28/04/14

A moradia Florida ou casa Eva, Fundão



A revista EVA, referência editorial nacional entre as décadas de 30 e 60 do séc. XX, através de uma periodicidade semanal aborda temas como a moda feminina, cosmética, decoração e a vida social do país inclusive a monarquia europeia. No intuito de alavancar vendas e projectar a sua visibilidade sobre o grande público, oferece através de sorteio por cupões, variados objectos ou utensílios de prata, casacos de “vison” ou até mesmo automóveis. Luís Cristino da Silva por esta altura (década e 30) via o cineteatro Capitólio terminado, iniciando um arranque fulgurante da sua carreira profissional. O arquitecto encontra visibilidade em jornais de época e algumas revistas “socialites”. A linha editorial da revista EVA descobre nesta nova arquitectura "Modernista", ligeiramente internacionalista e imbuída das novas ideias racional-funcionalistas que por esta altura atravessavam a Europa, um meio para se iniciar no seio dos leitores masculinos e alargar o seu espectro editorial de referência social. No decorrer do Natal de 1933, ainda nos rescaldos do fim do regime ditatorial militar e numa perspectiva de nova vida cívica em torno da aprovação da Constituição, surgia no panorama arquitectónico nacional, talvez dos casos mais inusitados da sua história. A revista EVA no seu número de Natal sorteia uma moradia a construir pela construtora Amadeu Gaudêncio com projecto de autoria de Luís Cristino da Silva. O sorteio funciona num esquema claro e sem espaço para malabarismo: o felizardo que possua a revista em que o número do seu cupão coincida com o primeiro prémio da lotaria nacional do natal de 1933 terá a oportunidade de construir a respectiva casa sem encargos, em terreno na sua localidade natal. Caiu a sorte a uma família da vila do Fundão na Beira Baixa.
O que torna a situação singular é o facto de o projecto surgir no interior da revista através de perspectivas, desenhos em sistema axonométrico e plantas, concebido sem prévia definição de lugar ou enquadramento. É construído com reduzidas alterações apesar do lote de terreno não apresentar as configurações pré-estabelecidas no projecto inicial. Apesar desta atitude projectual “moderna”, a estética "tradicionalista" de cariz neo-conservador atravessará toda a década de 30 do séc. XX, consolidando-se posteriormente em torno de si uma discussão ao nível de uma doutrina pro-regionalista sustentada mais visivelmente por Raul Lino nas suas “Casas Portuguesas” de 1933. Está estética vinga e consolida-se com o Estado Novo. Apesar da conjuntura e a estória em torno da sua construção, a casa Florida, mais conhecida por casa EVA, acaba por se revelar como um dos edifícios mais interessantes do “modernismo” fundanense sustentado por outras obras de Carlos Ramos, Eduardo Paiva Lopes ou Pires Branco.

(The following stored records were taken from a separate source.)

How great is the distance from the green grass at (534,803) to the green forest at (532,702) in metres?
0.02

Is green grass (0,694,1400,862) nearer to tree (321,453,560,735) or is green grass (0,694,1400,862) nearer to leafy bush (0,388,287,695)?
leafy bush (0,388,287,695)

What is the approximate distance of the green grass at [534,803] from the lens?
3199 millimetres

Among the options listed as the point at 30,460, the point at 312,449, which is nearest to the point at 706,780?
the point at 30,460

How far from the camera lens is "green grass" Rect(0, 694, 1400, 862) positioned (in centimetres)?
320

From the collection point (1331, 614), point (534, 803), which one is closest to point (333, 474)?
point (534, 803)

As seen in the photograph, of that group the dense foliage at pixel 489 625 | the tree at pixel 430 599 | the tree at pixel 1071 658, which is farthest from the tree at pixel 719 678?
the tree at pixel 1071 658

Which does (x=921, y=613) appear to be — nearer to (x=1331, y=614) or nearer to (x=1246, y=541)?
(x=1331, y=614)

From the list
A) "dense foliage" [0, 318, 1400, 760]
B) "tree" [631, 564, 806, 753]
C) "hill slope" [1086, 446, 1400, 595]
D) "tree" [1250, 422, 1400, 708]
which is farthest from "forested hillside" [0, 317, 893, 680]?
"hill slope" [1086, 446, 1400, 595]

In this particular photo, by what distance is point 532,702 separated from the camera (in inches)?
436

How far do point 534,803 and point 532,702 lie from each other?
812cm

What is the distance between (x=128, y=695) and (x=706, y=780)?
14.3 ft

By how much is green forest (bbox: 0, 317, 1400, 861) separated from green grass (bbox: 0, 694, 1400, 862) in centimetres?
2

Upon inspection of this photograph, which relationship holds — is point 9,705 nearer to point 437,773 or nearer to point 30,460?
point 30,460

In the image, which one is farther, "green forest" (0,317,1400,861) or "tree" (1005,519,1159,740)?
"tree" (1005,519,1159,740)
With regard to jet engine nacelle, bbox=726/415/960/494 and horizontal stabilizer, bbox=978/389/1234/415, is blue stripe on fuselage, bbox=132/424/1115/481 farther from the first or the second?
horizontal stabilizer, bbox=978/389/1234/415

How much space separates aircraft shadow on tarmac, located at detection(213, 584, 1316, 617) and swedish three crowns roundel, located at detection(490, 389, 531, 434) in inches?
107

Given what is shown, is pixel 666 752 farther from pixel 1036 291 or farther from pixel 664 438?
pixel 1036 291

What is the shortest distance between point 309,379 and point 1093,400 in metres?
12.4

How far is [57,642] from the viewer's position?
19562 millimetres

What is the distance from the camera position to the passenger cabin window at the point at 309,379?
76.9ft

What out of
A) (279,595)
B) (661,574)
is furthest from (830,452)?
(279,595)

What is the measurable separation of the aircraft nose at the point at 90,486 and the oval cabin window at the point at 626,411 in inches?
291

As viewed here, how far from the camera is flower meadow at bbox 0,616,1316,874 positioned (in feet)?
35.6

Nós, os da arquitectura social



Por estes dias, o panorama social e económico oferece uma difícil realidade para todos aqueles que vivem e sobrevivem da arquitectura, como de pão para a boca. Muito se fala da emigração obrigatória para quem ainda procura continuar a viver das plantas e das maquetas ou da opção na senda de outros caminhos, diametralmente opostos, para os desanimados com a realidade da própria profissão. As dificuldades na construção, com a consequente diminuição da encomenda, permitiu deixar o elevado número de profissionais no território nacional desalojados de trabalho e perspectivas. Perante este cenário, acresce mais um factor descuidado pela opinião pública e mais propriamente pela própria classe: a dificuldade em perceber no seio dos arquitectos que os mesmos, perante a ambição da autoria, não conseguiram entender que era na associação e na criação de grandes escritórios de associados que estava o caminho para o sucesso. Por outro lado, o ensino das últimas décadas, alicerçado por professores na sua maioria com escritórios próprios, estruturou profundamente o pensamento dos alunos nesse anseio da arquitectura de autor.
A dificuldade na associação não se encontra nesta nova geração que face às dificuldades teve de reconhecer e enveredar por este caminho. Dos arquitectos não emigrantes sobrevivem por cá: os “agarrados” ao ensino, os com ancoras à encomenda estrangeira em particular das Áfricas, os que em boa hora se associaram e criaram forças suplementares ou os que se reinventaram dentro do universo da arquitectura.
Quando se fala em reinventar, não passa obrigatoriamente por encontrar novos caminhos fora da profissão. Sou crente que a nossa formação nos apetrechou de uma série de ferramentas que nos permitem descobrir fórmulas para desenvolver trabalho fora do espaço do escritório em áreas como a cenografia, curadoria, gestão cultural, desenvolvimento de projectos expositivos, pedagogia, divulgação cultural, ilustração, organização de eventos, elaboração de artes aplicadas, de certificação energética, avaliação imobiliária, consultoria, gestão de obra, topografia, entre outras… ou até mesmo o desenvolvimento de projectos sociais das mais diversas naturezas. A exposição Tanto Mar, actualmente patente no Centro Cultural de Belém, revela na sua génese uma panóplia de intervenções em todo o mundo com forte carácter social. Algumas das intervenções são desenvolvidas por escritórios sediados em território nacional, outras providas das dificuldades de quem teve de emigrar para se sustentar, contudo encontrou nessa nova realidade espaço e oportunidade para desenvolver projectos (não obrigatoriamente de arquitectura) comungando com as comunidades locais um futuro mais risonho. 
Temos de encarar este futuro incerto numa perspectiva aberta, sem esperar que uma Ordem, muito pouco musculada, possa ser auxílio ou que governantes possam instruir alavancas no universo da construção. Perante este cenário, se ao leitor enquanto arquitecto este discurso soar a ridículo e desprovido de contexto ou de senso na realidade, carpe diem!